Reading passage –
As a fourth example, in this present conversation, I'll acknowledge that I asked specific questions about application that no doubt muddied the waters, but the underlying question has been whether or not 1 Timothy 2:11-15 blanket-prohibits women from ever being in charge of anything church-related, or whether it is circumstance-dependent (when not talking about the main assembly, that is) and therefore application rather than being black and white?

Several of the longest conversations we have had over the last year or two seem to me to have been about "matters like these." That is, something where I am asking "Is principle X absolute and black and white, or are there circumstances where the principle is overruled by something else = the matter is actually circumstance-dependent and therefore application?"

Having re-read a couple of these past discussions, I see I have been rather bad at completely keeping discussion of specifics in application out of things. I'm sure that has been a large contributing factor in why things played out as they did. Part of the reason for that (in terms of "how it works in my head") is that all it takes to disprove a logical absolute is a single valid counterexample, so a natural way to develop "intuition" for how something might not be so black and white is coming up with example situations that certainly seem to be less than clear cut. Maybe that has been a poor approach?

Exercise data –
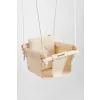 Incababy Junior Hinta Basic - Cream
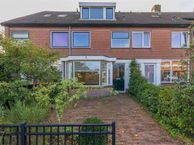 Asterstraat 18, 2223 VH Katwijk (ZH)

What to work on –
A – In two sentences, summarize the passage about absolute principles and application.
B – List every phrase or sentence that the passage about absolute principles places inside quotation marks.
C – Extend the passage about absolute principles and application, starting right after its final question.

Exercise answers –
A – The writer says that several of the longest recent conversations, including the present one about whether 1 Timothy 2:11-15 blanket-prohibits women from ever being in charge of anything church-related, have really asked whether a principle is absolute or circumstance-dependent and therefore application. After re-reading past discussions, the writer admits to mixing in specifics of application, explains that coming up with unclear example situations seemed natural because a single valid counterexample disproves a logical absolute, and asks whether that has been a poor approach.

B –
- matters like these.
- Is principle X absolute and black and white, or are there circumstances where the principle is overruled by something else = the matter is actually circumstance-dependent and therefore application?
- how it works in my head
- intuition

C –
That being as it may, I would nonetheless like to hear your thoughts about "this sort of question" -- the sort of question where I am asking whether some principle is absolute and black and white, vs. it being circumstance-dependent and therefore a matter of application. While I said above that dodging (to use that phrasing) specific questions of application makes perfect sense to me, it seems to me like this present thing is something altogether different. That is because either something is absolute/black and white, or it is circumstance-dependent application. The two are completely mutually exclusive. And it seems to me like we really do very much need to teach black and white things as black and white, and matters of application as matters of application.

If we teach that something that is in fact black and white is a matter of application, we have done wrong. And if we teach that something that is in fact a matter of application is black and white, we have also done wrong. We have mislead people, and not accurately handled the truth. As it seems to me.

So why would we ever go so far as to refuse to say whether something is black and white instead of application, or vice versa, when someone is asking us in good faith which sort of thing it is? Are there any reasons for not answering such questions?

I'll apologize here if you are likewise frustrated by me in this, but for some of these mentioned past conversations (some more than others), I still legitimately do not know which way you take things (i.e., as black and white vs. as a matter of circumstance-dependent application), despite all the ink spilled. Or at least, even if I think you might go more one way or the other based on XYZ things you have said, it is much more of an inference than I would like it to be. As I say, I probably mixed in there actual questions of application specifics -- which does probably merit a somewhat reticent tone on your part, when discussing the things that really are just application -- but I am still left to wonder if you perhaps fundamentally disagree with my "take" on questions of this "which sort is it?" nature? Or have I just been really terrible at explaining what I am actually asking about?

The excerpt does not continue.